With luck, the techniques I propose here will enable the deep learning community to "write once, train anywhere". But even if I fail in persuading the majority of users of the merits of my method, I may still spare many a hapless grad student from the sisyphean labor of setting up their conda environment, only to have it crash and burn right before their paper submission is due.

Compose as Best Practice

Docker Compose is superior to using custom shell scripts for each environment. Not only does it gather all variables and commands for both build and run into a single file, but its native integration with Docker means that it makes complicated Docker build/run setups simple to implement and use.

I wish to emphasize that using Docker Compose this way is a general-purpose technique that does not depend on anything about this project. As an example, an image from the NVIDIA NGC PyTorch repository has been used as the base image in ngc.Dockerfile. The NVIDIA NGC PyTorch images contain many optimizations for the latest GPU architectures and provide a multitude of pre-installed machine learning libraries. For those starting new projects, using the latest NGC image is recommended.

To use the NGC images, use the following commands:

  1. docker compose up -d ngc
  2. docker compose exec ngc zsh

The only difference with the previous example is the session name.

Using Compose with PyCharm and VSCode

The Docker Compose container environment can be used with popular Python IDEs, not just in the terminal. PyCharm and Visual Studio Code, both very popular in the deep learning community, are compatible with Docker Compose.

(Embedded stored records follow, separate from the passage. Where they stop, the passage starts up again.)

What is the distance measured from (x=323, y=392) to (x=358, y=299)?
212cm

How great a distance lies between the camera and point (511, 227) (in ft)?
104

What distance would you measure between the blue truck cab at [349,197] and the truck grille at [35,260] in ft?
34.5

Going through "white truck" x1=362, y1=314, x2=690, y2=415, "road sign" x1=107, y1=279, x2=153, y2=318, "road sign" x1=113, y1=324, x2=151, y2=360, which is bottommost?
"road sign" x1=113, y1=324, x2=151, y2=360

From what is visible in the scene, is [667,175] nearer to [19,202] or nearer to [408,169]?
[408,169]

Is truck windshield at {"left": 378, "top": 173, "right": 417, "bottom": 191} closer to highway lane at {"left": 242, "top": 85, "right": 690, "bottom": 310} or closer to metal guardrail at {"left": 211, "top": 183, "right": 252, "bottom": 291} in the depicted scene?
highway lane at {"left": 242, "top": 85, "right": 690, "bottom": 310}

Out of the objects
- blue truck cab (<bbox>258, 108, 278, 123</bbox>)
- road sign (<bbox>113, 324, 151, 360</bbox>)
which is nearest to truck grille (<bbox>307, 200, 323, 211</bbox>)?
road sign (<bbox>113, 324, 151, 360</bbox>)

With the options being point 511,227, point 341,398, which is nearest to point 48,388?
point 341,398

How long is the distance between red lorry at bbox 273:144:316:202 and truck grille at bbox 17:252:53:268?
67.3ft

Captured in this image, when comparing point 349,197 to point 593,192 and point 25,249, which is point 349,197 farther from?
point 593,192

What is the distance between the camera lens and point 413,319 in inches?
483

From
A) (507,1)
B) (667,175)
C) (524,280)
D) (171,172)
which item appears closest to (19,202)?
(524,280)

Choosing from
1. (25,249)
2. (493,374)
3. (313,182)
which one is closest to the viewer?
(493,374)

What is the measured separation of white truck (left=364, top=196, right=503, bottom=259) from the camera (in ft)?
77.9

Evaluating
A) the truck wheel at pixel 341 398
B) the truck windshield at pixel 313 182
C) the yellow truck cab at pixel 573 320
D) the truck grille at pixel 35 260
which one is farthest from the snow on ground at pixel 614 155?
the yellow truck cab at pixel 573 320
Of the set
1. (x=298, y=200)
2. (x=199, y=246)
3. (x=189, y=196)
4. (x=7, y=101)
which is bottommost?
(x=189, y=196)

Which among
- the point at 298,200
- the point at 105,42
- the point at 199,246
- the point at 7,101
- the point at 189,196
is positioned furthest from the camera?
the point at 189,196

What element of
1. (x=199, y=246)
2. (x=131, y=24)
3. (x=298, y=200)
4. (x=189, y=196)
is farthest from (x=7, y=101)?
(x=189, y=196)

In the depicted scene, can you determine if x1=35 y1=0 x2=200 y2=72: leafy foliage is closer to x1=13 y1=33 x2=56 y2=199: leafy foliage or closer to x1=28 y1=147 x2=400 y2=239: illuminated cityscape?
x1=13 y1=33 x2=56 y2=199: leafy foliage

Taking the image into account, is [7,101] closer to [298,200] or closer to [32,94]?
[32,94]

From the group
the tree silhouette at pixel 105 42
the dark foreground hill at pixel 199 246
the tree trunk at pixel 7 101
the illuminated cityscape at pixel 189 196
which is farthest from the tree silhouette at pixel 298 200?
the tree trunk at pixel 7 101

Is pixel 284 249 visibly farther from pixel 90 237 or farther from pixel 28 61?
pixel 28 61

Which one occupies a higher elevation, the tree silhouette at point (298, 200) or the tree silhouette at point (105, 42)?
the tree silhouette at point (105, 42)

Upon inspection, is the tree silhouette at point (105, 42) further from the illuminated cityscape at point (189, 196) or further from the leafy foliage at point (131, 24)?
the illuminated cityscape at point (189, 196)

  1. If you are using a remote server, first create a Docker context to connect your local Docker with the remote Docker.

  2. PyCharm (Professional only): Both Docker and Docker Compose are natively available as Python interpreters. See tutorials for Docker and Compose for details. JetBrains Gateway can also be used to connect to running containers. JetBrains Fleet IDE, with much more advanced features, will become available in early 2022. N.B. PyCharm Professional and other JetBrains IDEs are available free of charge to anyone with a valid university e-mail address.

  3. VSCode: Install the Remote Development extension pack. See tutorial for details.

Known Issues

  1. Connecting to a running container by ssh will remove all variables set by ENV. This is because sshd starts a new environment, wiping out all previous variables. Using docker/docker compose to enter containers is strongly recommended.

  2. WSL users using Compose should disable ipc: host. WSL cannot use this option.

  3. torch.cuda.is_available() will return a ... UserWarning: CUDA initialization:... error or the image will simply not start if the CUDA driver on the host is incompatible with the CUDA version on the Docker image. Either upgrade the host CUDA driver or downgrade the CUDA version of the image. Check the compatibility matrix to see if the host CUDA driver is compatible with the desired version of CUDA. Also check if the CUDA driver has been configured correctly on the host. The CUDA driver version can be found using the nvidia-smi command.

Desiderata

  1. MORE STARS. No Contribution Without Appreciation!

  2. A method of building Magma from source would be appreciated. Currently, Cresset depends on the magma-cudaXXX package provided in the PyTorch channel of Anaconda.

  3. Bug reports are welcome. Only the latest versions has been tested rigorously. Please raise an issue if there are any versions that do not build properly. However, please check that your host Docker, Docker Compose, and especially NVIDIA Driver are up-to-date before doing so. Also, note that some combinations of PyTorch version and CUDA environment may simply be impossible to build because of issues in the underlying source code.

  4. Translations into other languages and updates to existing translations are welcome. Please make a separate LANG.README.md file and create a PR.